▶ Exercise inputs

● ● ●

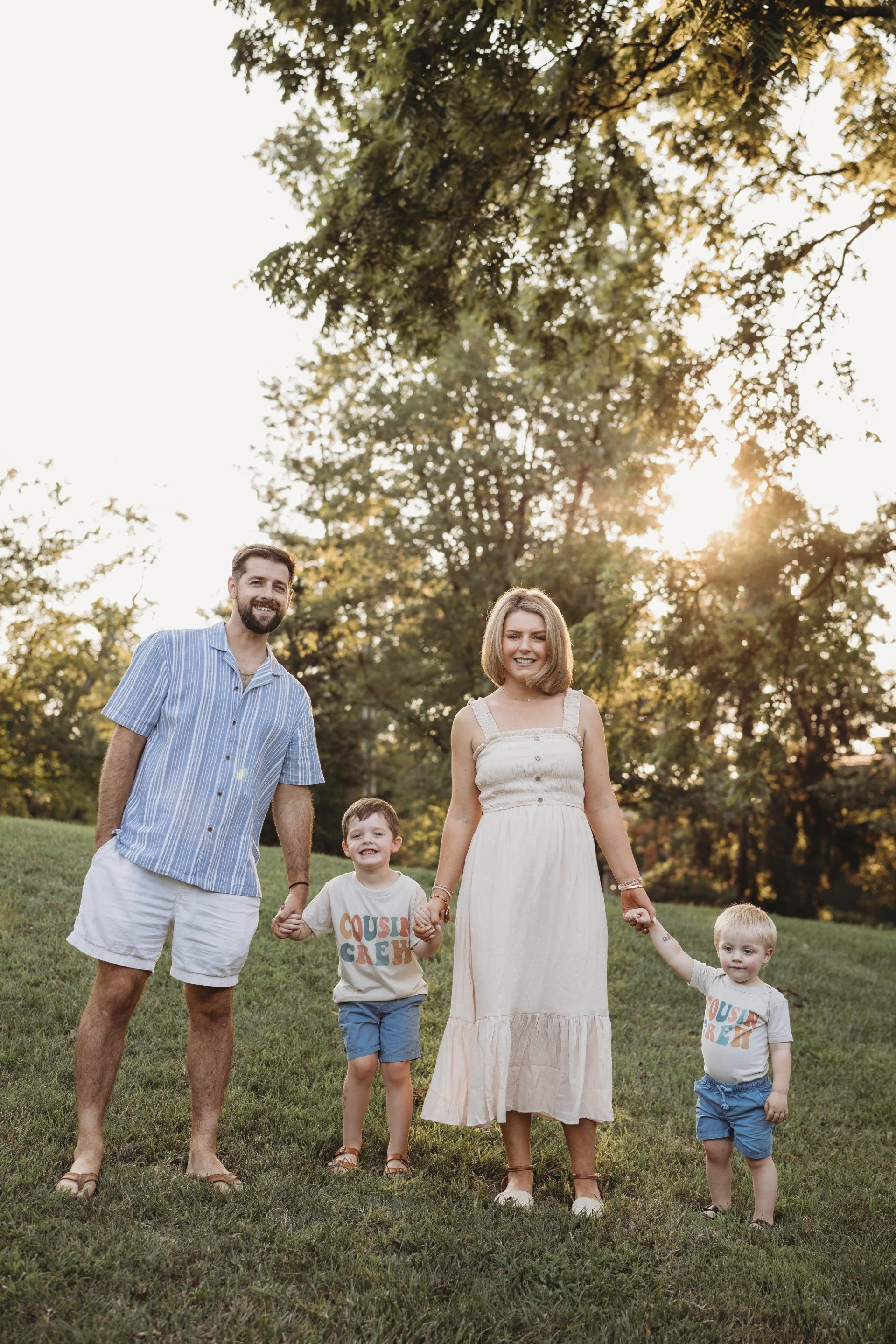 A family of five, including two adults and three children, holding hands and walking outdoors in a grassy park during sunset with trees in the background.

● ● ●

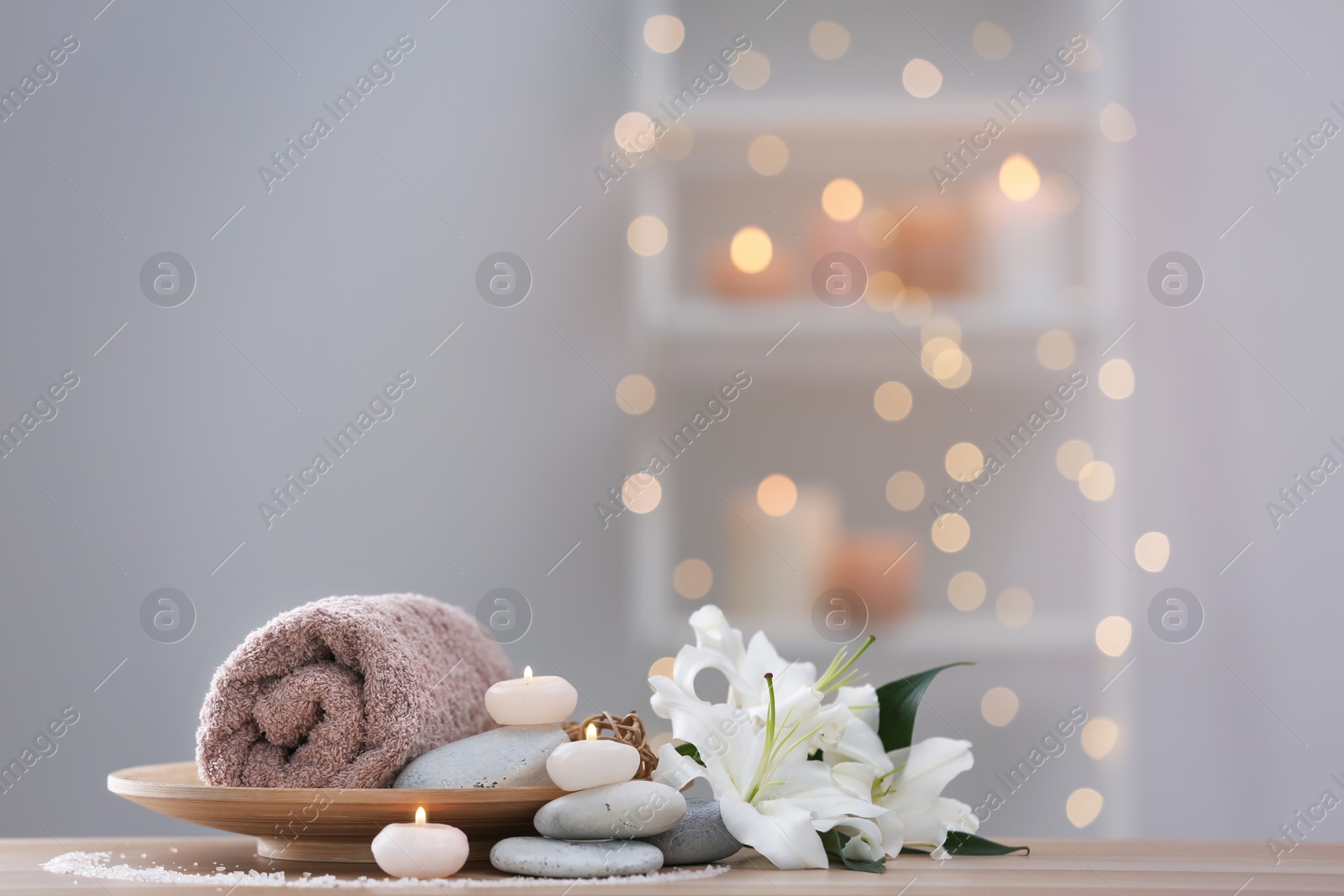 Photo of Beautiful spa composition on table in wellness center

● ● ●

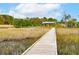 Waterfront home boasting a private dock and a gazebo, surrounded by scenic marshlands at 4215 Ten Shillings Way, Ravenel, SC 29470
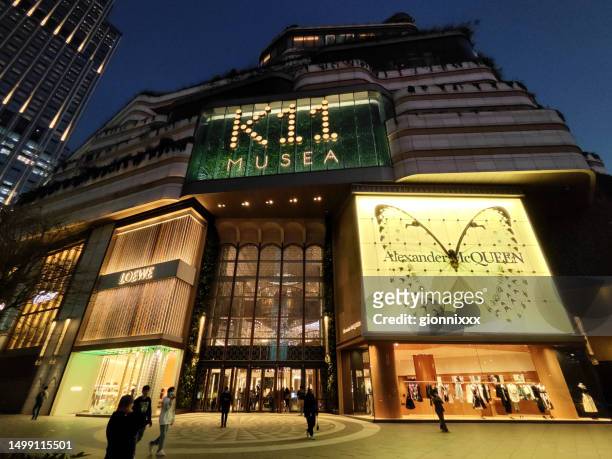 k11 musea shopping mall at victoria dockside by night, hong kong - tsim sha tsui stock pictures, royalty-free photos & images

● ● ●

▶ What needs to be done
All that should be printed is the run of lines above from the one with "Waterfront home boasting" through the one with "k11 musea shopping", both included, exactly as given, with pictures left out.

▶ Answer below
 Waterfront home boasting a private dock and a gazebo, surrounded by scenic marshlands at 4215 Ten Shillings Way, Ravenel, SC 29470
 k11 musea shopping mall at victoria dockside by night, hong kong - tsim sha tsui stock pictures, royalty-free photos & images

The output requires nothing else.